▸ **Your objective**
Copy out all lines of the records in which the word "surface" appears.

══ Recorded information ══

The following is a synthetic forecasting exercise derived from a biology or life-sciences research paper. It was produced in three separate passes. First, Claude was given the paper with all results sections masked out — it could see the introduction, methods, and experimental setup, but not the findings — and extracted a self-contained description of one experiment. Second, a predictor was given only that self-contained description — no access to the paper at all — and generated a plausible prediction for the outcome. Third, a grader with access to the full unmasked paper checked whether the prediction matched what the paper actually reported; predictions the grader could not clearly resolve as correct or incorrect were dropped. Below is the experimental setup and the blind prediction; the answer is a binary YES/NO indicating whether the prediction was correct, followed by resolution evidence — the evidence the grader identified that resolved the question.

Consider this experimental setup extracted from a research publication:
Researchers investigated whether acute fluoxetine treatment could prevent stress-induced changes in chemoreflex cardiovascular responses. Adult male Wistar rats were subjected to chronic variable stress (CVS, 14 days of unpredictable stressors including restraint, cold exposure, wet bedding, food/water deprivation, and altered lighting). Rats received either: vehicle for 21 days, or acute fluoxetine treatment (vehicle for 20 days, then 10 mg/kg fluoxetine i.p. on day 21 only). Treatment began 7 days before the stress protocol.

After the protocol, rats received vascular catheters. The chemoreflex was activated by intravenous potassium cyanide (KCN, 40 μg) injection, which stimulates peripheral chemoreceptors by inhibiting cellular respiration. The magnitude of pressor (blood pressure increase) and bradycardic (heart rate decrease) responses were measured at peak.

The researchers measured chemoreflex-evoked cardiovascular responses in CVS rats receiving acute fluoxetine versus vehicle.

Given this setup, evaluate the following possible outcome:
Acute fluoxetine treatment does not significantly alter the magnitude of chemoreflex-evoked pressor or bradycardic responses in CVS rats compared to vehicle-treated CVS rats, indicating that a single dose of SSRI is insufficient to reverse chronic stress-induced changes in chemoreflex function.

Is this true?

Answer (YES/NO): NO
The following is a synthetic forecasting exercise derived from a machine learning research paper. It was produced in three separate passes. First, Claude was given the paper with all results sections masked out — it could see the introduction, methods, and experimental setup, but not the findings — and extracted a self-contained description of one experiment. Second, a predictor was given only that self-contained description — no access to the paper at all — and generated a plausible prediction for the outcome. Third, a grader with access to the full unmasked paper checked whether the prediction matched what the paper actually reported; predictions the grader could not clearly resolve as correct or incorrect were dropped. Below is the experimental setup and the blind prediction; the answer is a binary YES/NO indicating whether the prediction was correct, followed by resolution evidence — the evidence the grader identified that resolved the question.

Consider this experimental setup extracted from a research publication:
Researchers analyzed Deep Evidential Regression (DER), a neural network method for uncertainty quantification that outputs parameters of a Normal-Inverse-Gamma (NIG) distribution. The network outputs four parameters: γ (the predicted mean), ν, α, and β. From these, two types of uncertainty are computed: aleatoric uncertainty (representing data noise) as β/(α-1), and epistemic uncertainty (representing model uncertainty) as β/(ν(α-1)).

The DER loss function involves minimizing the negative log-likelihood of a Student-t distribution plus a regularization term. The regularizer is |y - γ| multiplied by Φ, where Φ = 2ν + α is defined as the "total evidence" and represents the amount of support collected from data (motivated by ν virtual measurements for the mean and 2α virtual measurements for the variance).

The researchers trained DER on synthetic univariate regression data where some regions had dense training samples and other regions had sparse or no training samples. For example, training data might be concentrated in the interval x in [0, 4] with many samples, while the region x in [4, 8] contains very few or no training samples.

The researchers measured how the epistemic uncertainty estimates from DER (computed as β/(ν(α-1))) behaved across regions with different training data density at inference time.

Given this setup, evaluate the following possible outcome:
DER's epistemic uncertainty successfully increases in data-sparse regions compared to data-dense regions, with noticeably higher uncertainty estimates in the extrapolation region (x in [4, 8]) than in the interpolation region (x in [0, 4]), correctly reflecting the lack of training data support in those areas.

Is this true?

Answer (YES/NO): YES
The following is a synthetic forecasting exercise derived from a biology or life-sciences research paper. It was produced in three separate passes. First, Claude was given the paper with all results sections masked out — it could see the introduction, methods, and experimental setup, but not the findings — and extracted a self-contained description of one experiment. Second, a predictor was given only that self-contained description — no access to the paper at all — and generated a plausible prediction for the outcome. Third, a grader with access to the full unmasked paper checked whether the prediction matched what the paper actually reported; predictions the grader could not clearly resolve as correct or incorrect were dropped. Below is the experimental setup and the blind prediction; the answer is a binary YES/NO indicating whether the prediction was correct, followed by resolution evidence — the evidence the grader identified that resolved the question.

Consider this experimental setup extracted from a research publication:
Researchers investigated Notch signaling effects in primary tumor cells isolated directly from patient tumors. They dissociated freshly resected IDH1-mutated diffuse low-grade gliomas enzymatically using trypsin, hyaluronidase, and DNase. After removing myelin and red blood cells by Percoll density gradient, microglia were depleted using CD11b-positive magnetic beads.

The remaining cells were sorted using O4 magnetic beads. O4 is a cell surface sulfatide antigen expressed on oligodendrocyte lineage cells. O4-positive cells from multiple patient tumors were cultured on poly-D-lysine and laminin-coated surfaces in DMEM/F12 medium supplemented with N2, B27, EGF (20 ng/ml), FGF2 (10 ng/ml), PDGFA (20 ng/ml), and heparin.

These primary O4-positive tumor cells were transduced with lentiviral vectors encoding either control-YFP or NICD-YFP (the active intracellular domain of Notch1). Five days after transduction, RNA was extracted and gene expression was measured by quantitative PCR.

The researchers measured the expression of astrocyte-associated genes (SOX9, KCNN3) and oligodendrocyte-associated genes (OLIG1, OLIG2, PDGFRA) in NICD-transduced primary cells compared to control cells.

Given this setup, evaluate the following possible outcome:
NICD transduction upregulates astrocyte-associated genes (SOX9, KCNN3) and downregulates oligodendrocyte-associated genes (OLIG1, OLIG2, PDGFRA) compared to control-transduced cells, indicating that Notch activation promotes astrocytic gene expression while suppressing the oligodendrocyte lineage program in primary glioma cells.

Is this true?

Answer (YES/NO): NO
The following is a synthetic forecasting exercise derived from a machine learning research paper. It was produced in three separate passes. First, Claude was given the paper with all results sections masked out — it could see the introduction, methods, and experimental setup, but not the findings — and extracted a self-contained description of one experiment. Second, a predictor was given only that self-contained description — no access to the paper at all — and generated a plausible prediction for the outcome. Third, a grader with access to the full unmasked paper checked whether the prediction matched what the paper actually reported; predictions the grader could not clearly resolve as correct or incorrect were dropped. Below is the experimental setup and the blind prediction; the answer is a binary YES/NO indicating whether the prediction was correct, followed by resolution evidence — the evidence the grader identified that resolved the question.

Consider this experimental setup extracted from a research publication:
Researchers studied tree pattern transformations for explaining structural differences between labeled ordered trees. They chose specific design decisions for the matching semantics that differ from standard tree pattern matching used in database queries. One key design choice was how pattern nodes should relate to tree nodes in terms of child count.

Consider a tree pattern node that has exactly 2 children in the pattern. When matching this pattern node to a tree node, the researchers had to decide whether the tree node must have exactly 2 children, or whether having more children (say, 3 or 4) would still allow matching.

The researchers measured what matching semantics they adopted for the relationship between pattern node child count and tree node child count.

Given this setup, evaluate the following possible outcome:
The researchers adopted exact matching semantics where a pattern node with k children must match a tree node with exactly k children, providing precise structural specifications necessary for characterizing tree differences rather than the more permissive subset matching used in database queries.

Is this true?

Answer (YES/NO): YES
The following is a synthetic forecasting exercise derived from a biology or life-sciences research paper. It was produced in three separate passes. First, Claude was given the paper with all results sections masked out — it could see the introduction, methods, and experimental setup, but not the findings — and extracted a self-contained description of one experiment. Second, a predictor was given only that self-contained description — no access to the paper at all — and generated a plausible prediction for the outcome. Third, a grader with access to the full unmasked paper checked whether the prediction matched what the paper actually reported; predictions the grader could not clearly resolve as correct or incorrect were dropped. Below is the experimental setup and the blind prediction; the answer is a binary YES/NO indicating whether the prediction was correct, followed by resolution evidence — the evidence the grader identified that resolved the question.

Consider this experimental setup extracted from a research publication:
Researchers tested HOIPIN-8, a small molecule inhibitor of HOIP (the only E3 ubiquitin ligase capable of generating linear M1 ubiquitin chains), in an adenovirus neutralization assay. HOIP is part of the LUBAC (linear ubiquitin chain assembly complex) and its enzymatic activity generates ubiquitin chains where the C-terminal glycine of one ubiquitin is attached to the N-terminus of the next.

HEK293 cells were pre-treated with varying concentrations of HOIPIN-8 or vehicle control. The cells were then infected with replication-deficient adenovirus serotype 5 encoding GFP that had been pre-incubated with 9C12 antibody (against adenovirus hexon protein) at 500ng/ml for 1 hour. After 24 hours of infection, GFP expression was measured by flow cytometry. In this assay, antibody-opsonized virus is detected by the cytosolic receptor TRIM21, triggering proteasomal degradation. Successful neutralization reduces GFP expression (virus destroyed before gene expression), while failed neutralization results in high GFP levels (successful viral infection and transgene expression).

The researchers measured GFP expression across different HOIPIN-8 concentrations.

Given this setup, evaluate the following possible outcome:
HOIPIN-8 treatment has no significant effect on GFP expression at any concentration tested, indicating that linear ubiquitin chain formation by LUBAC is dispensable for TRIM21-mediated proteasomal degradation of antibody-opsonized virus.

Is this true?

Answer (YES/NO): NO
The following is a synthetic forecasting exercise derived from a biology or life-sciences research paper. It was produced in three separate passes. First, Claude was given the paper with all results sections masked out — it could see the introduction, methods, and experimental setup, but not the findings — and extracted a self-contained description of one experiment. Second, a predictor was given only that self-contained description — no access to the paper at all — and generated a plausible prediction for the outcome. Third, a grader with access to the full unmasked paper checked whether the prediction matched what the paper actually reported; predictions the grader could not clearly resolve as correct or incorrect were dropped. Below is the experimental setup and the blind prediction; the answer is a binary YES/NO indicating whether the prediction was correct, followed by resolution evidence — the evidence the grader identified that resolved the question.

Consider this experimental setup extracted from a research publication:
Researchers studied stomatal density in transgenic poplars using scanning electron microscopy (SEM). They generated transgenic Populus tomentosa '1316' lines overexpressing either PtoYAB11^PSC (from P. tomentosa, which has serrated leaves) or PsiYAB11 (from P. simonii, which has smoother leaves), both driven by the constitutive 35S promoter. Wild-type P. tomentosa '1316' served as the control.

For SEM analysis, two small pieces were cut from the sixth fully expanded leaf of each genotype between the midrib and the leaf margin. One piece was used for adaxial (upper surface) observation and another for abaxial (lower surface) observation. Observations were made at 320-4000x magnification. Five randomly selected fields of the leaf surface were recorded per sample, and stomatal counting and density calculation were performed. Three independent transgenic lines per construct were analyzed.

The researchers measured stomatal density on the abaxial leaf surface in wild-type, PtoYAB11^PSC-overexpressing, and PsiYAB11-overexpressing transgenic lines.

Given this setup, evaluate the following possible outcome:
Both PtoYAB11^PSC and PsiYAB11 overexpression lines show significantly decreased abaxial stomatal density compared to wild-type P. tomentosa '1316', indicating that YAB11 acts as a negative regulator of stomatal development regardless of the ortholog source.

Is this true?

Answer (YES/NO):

═══

▸ **Written solution**
The remaining cells were sorted using O4 magnetic beads. O4 is a cell surface sulfatide antigen expressed on oligodendrocyte lineage cells. O4-positive cells from multiple patient tumors were cultured on poly-D-lysine and laminin-coated surfaces in DMEM/F12 medium supplemented with N2, B27, EGF (20 ng/ml), FGF2 (10 ng/ml), PDGFA (20 ng/ml), and heparin.
For SEM analysis, two small pieces were cut from the sixth fully expanded leaf of each genotype between the midrib and the leaf margin. One piece was used for adaxial (upper surface) observation and another for abaxial (lower surface) observation. Observations were made at 320-4000x magnification. Five randomly selected fields of the leaf surface were recorded per sample, and stomatal counting and density calculation were performed. Three independent transgenic lines per construct were analyzed.
The researchers measured stomatal density on the abaxial leaf surface in wild-type, PtoYAB11^PSC-overexpressing, and PsiYAB11-overexpressing transgenic lines.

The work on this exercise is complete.